Summary. The manuscript introduces the rush R package for scalable asynchronous distributed computing using a Redis shared state for task management in iterative algorithms, particularly for hyperparameter optimization. It claims sub-millisecond per-task overhead, robust error handling including automatic lost worker detection, and efficient caching, demonstrated through an implementation of asynchronous decentralized Bayesian optimization on LightGBM hyperparameter tuning with 448 workers across four datasets, integrated with the mlr3 ecosystem.

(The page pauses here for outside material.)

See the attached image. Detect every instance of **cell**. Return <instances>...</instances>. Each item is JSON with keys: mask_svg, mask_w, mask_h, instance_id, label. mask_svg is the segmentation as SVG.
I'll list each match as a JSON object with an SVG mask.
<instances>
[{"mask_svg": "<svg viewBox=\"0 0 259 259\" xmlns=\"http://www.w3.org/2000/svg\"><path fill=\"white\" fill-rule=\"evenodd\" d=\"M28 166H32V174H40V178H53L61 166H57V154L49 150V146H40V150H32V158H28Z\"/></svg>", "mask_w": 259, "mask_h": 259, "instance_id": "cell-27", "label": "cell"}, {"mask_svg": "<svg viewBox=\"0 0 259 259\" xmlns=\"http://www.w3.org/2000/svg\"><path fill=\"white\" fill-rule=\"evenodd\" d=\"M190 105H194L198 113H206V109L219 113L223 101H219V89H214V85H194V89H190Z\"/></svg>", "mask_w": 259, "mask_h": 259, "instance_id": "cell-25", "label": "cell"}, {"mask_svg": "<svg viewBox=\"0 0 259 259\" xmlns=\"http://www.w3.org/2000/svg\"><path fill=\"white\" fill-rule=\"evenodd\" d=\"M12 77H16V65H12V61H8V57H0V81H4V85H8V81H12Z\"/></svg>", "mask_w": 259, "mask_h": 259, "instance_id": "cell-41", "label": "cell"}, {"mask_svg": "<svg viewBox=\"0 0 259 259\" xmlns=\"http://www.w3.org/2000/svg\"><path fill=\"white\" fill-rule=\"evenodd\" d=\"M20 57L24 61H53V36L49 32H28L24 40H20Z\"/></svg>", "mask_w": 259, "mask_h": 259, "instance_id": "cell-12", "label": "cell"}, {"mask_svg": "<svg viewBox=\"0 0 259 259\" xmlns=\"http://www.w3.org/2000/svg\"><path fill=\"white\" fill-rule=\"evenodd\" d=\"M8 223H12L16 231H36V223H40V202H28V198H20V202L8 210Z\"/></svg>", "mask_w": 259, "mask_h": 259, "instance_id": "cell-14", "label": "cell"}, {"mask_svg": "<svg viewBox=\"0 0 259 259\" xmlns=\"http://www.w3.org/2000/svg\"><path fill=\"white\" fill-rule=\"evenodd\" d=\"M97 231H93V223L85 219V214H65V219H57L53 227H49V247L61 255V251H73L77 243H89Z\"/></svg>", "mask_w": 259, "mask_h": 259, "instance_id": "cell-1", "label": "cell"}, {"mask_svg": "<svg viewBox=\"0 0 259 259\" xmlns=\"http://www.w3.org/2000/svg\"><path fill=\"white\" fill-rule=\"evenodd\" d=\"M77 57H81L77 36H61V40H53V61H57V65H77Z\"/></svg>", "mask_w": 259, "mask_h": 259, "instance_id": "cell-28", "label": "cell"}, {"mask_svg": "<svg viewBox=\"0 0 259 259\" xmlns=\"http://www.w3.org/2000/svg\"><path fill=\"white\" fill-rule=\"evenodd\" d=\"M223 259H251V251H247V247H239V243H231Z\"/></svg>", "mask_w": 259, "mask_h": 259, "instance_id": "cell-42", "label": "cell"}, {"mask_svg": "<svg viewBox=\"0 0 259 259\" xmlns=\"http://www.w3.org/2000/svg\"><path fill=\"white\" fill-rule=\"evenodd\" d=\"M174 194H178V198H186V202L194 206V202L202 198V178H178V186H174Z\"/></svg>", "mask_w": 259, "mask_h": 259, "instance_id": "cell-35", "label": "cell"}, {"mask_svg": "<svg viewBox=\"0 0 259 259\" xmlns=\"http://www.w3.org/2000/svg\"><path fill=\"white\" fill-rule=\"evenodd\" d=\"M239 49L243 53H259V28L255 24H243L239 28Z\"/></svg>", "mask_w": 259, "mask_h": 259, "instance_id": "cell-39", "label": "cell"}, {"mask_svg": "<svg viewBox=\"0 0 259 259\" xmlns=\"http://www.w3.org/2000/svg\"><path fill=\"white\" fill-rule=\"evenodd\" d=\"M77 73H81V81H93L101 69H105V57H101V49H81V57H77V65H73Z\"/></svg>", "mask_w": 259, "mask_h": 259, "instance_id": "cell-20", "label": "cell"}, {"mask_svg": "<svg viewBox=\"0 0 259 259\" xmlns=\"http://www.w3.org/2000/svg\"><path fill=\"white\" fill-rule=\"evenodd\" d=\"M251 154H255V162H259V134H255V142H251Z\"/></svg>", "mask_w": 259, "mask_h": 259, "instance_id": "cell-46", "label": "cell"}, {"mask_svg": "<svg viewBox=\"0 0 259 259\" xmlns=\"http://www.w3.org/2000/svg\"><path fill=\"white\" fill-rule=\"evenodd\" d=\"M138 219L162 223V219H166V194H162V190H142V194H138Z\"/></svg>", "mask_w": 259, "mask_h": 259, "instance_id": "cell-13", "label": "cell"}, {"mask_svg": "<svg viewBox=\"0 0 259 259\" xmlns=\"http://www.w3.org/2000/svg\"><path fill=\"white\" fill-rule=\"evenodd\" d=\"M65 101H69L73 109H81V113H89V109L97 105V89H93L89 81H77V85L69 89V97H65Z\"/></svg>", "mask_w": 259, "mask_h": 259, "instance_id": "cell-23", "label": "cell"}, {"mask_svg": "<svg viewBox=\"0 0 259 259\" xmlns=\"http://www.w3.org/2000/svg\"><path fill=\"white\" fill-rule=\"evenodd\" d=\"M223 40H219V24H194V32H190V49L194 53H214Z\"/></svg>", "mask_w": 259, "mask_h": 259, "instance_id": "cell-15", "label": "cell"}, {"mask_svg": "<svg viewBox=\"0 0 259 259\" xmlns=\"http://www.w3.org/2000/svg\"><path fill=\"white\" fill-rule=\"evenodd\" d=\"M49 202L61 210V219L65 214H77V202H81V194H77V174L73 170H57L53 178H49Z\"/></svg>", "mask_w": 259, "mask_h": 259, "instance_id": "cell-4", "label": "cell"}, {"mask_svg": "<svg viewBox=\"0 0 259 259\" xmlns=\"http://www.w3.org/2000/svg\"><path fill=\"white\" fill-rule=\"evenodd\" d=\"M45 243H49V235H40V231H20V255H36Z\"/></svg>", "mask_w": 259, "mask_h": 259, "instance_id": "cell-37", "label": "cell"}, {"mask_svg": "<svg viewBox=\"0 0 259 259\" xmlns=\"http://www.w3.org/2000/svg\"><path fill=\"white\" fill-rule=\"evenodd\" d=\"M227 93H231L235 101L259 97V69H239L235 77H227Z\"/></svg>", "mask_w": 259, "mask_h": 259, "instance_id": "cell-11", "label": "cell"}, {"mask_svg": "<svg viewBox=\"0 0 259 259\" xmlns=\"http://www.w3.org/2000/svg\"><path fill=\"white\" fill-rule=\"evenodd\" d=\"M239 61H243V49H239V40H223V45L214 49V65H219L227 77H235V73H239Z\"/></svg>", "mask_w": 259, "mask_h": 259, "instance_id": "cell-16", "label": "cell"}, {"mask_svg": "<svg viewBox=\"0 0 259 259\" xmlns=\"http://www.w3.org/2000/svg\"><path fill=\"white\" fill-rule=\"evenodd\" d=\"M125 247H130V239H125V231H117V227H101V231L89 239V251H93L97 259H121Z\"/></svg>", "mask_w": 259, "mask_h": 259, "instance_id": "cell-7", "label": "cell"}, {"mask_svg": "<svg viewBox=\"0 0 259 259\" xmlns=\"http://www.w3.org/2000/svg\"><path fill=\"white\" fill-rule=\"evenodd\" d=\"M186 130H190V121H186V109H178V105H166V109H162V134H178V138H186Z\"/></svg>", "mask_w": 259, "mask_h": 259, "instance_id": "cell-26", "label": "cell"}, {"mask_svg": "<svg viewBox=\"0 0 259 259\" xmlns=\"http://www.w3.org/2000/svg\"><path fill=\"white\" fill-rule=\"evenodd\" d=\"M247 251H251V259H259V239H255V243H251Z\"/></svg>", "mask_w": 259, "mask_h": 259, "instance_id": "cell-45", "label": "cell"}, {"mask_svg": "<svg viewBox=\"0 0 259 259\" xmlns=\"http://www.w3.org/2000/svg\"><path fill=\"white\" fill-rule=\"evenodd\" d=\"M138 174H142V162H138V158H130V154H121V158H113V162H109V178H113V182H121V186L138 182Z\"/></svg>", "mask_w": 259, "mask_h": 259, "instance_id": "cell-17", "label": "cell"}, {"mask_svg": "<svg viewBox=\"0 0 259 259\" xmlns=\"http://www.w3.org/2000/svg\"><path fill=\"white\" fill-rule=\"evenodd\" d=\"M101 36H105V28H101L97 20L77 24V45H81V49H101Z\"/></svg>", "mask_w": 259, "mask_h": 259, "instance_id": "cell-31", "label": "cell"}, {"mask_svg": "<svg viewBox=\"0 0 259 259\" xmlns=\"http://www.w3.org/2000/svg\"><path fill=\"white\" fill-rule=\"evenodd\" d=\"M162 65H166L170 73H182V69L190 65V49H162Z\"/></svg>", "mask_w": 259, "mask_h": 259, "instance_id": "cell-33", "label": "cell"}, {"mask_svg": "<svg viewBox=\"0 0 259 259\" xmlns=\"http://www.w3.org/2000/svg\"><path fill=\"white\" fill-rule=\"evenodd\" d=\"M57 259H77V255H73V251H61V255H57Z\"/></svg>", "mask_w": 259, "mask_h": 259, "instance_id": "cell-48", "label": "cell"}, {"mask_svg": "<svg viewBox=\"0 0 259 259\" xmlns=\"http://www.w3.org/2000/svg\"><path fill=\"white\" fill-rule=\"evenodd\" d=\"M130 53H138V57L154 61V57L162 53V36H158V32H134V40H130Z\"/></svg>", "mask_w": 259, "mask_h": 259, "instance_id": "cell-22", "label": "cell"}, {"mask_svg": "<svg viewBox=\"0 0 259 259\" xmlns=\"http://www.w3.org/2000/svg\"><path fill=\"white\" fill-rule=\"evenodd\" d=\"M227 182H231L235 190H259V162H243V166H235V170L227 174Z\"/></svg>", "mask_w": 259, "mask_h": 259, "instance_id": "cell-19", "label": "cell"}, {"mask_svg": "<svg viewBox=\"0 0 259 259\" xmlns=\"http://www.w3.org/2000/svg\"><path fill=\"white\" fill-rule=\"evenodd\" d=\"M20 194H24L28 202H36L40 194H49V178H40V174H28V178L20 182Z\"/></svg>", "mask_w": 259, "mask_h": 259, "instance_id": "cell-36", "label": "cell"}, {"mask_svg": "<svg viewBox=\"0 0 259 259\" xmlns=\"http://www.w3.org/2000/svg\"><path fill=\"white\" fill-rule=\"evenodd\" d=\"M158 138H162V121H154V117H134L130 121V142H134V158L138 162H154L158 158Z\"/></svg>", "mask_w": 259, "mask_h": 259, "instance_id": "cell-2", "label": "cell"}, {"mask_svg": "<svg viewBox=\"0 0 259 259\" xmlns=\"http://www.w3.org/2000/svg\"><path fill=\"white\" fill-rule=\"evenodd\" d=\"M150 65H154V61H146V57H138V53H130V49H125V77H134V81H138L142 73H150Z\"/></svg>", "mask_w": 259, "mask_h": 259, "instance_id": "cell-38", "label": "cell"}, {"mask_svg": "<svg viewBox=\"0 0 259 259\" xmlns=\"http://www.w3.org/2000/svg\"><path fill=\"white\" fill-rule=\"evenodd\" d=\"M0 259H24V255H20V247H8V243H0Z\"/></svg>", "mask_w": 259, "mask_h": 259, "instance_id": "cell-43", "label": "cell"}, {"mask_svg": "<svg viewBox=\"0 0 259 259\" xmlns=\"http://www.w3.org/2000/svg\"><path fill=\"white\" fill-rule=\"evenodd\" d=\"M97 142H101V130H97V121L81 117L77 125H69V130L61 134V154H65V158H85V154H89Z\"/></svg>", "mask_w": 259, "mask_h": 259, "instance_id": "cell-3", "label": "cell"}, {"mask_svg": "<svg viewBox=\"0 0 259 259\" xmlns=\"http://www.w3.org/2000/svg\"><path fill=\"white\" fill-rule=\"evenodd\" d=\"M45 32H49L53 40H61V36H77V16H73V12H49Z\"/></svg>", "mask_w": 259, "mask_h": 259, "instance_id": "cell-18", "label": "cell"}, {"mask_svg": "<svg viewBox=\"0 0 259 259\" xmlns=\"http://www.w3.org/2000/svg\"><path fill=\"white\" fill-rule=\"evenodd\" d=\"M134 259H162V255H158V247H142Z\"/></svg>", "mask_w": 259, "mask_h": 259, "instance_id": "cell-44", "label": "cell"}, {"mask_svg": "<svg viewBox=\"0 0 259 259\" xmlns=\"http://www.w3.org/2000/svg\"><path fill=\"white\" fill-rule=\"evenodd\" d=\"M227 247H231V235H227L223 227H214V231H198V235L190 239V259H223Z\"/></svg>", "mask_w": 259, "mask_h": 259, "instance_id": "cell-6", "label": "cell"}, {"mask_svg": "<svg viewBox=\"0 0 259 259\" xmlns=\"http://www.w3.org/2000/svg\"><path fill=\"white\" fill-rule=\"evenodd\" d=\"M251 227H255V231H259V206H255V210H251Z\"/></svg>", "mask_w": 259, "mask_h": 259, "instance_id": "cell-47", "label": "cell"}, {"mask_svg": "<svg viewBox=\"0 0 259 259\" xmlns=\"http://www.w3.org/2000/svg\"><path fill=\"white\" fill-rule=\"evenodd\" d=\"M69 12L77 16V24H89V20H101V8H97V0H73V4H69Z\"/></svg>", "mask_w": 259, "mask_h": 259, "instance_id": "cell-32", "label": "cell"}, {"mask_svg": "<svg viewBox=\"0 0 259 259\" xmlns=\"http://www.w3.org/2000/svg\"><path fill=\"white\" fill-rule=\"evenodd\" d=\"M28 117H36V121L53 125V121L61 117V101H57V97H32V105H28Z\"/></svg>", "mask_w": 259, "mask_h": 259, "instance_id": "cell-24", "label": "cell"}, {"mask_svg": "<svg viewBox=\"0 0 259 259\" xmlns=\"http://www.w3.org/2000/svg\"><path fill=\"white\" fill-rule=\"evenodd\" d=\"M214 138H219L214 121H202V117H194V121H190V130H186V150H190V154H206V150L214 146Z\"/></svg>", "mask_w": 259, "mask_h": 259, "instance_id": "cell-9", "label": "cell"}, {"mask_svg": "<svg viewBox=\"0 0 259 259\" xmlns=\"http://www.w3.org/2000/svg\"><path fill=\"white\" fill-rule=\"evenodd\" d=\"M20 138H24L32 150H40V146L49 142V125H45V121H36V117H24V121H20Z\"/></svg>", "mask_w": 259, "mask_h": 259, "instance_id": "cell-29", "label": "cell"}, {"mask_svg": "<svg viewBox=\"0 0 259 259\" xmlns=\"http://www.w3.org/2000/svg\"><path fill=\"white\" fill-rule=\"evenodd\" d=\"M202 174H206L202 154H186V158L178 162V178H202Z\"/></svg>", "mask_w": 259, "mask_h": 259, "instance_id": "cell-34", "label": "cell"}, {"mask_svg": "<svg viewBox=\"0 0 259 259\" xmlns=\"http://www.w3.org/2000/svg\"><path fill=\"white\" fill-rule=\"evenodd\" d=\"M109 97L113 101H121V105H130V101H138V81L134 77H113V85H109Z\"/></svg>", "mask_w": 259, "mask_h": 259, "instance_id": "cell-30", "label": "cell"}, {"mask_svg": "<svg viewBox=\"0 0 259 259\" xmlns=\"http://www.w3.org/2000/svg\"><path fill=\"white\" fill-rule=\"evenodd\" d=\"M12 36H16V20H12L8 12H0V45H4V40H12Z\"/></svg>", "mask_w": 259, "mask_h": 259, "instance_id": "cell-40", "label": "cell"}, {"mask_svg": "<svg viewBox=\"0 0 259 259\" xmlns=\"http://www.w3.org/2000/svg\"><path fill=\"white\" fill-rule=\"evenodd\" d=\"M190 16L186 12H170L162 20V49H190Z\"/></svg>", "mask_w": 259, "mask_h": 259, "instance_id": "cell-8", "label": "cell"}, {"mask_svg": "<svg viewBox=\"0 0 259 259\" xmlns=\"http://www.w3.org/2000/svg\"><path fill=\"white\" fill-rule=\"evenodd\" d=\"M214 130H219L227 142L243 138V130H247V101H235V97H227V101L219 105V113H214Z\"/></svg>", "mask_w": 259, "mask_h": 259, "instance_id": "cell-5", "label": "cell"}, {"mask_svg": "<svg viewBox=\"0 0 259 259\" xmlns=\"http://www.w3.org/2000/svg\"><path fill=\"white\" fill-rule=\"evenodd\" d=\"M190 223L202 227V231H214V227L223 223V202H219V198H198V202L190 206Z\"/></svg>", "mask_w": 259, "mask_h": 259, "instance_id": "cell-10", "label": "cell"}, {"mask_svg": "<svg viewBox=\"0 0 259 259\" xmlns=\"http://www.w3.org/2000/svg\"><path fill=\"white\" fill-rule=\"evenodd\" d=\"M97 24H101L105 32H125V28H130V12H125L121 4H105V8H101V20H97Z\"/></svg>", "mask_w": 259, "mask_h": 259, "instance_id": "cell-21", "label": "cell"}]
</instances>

Significance. If the performance and robustness claims hold, rush would fill a gap in R's parallel computing tools by supporting decentralized asynchronous patterns used in modern ML optimization frameworks like Optuna, potentially benefiting the mlr3 ecosystem. The high-level API and practical demonstration are strengths, but the lack of quantitative results limits evaluation of its significance.

major comments (2)
  1. [Abstract] Abstract: The claims of 'sub-millisecond per-task overhead' and 'robust error handling with automatic detection of lost workers' lack any supporting quantitative benchmark data, implementation details on Redis operations (such as SET/GET patterns, EXPIRE, WATCH/MULTI, or client-side recovery logic), or measurements under network conditions, making it impossible to verify if these are achieved or merely asserted.
  2. [Abstract] Abstract: The demonstration of asynchronous decentralized Bayesian optimization is described as using 448 workers across four datasets, but no results, timings, error rates, or comparisons are provided, so the practical utility cannot be assessed from the given information.

Simulated Author's Rebuttal

2 responses · 0 unresolved

We thank the referee for their comments. We agree that the abstract would be strengthened by direct references to supporting data and results, and we will revise it in the next version of the manuscript.

read point-by-point responses
  1. Referee: [Abstract] Abstract: The claims of 'sub-millisecond per-task overhead' and 'robust error handling with automatic detection of lost workers' lack any supporting quantitative benchmark data, implementation details on Redis operations (such as SET/GET patterns, EXPIRE, WATCH/MULTI, or client-side recovery logic), or measurements under network conditions, making it impossible to verify if these are achieved or merely asserted.

    Authors: We acknowledge that the abstract presents these performance and robustness claims without inline quantitative support or implementation specifics. The full manuscript contains benchmark results and Redis usage details in later sections, but the abstract does not reference them. We will revise the abstract to incorporate key quantitative findings and a concise description of the Redis operations and recovery logic. revision: yes

  2. Referee: [Abstract] Abstract: The demonstration of asynchronous decentralized Bayesian optimization is described as using 448 workers across four datasets, but no results, timings, error rates, or comparisons are provided, so the practical utility cannot be assessed from the given information.

    Authors: We agree that the abstract summarizes the experimental setup but omits outcome metrics. The manuscript's experimental section reports the results of the ADBO runs. We will revise the abstract to include a brief summary of the key timings, error rates, and performance observations from those experiments. revision: yes

Circularity Check

0 steps flagged

No circularity: software package description with empirical benchmarks only

full rationale

The manuscript presents the rush R package for shared-state asynchronous coordination via Redis. No derivation chain, equations, fitted parameters, or predictions exist. Claims rest on API design, implementation details, and runtime benchmarks (e.g., sub-millisecond overhead on 448 workers for LightGBM tuning). These are direct measurements, not reductions to self-referential inputs. No self-citation load-bearing steps or uniqueness theorems are invoked. The paper is self-contained as an engineering artifact against external benchmarks.

Axiom & Free-Parameter Ledger

0 free parameters · 0 axioms · 0 invented entities

This is a software package paper. No mathematical free parameters, axioms, or invented entities are introduced or required by the central claim.